I have been reading some of G.K. Chesterton’s fiction. I read “The Man Who Was Thursday” because I’d seen the title before and wondered what it could possibly be about. I found it fascinating.
I also read “The Man Who Knew Too Much”. For those of you who, like me, don’t know much about Chesterton, this is a series of detective stories featuring a main character named Horne Fisher, who, though not a detective, really, solves many a murder mystery. The problem is, many times the culprit goes free because Mr. Fisher knows too much – his connections with government officials (by way of family ties) has put him in possession of much information concerning internal and external politics. When he allows a murderer to escape, it is for the greater good; not accusing the perpetrator averts a calamity that would cause much more suffering for many more people.
In the last story, Horne Fisher is confronted by his friend who wonders why Horne doesn’t do something about the corruption he knows is rampant in the government; why doesn’t he expose the incompetence and ineptitude of the government officials? But Horne says the following to his friend (with my emphasis):
Did you think I had found nothing but filth in the deep seas into which fate has thrown me?
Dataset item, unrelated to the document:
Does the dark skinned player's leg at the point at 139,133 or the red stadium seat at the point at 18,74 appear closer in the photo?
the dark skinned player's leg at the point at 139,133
Believe me, you never know the best about men till you know the worst about them. It does not dispose of their strange human souls to know that they were exhibited to the world as impossible impeccable waxworks, who never looked after a woman or knew the meaning of a bribe. Even in a palace life can be lived well, and even in a parliament life can be lived with occasional efforts to live it well. I tell you it is as true of these rich fools and rascals as it is true of every poor footpad and pickpocket: that only God knows how good they have tried to be. God alone knows what the conscience can survive, or how a man who has lost his honour will still try to save his soul.
I know that for myself, there is a great temptation to judge a person’s soul by the actions I notice. And of course, I notice most especially the bad actions – the ones that, for instance, seem just plain mean-spirited. Come to think of it, I do the same for good actions – if that is my first impression of the person, and if there are few further interactions by which to discern the motives, values, and attitudes of the person.
But as Chesterton notes, people are not usually all that simple. They are complicated. They are full of internal contradictions as well as outward ones. Who was the poet who said of the little girl with the curl that “when she was good, she was very very good, and when she was bad, she was horrid”? (Longfellow. I googled.)
So Horne Fisher’s musings on the souls of his government-employed family members makes me pause for a moment in the uncharitable thoughts I tend to think about a few priests and prelates I know, as well as a few of my own family members. After all, as Horne Fisher says, “Only God knows how good they have tried to be.”
Lord Jesus Christ, have mercy on me.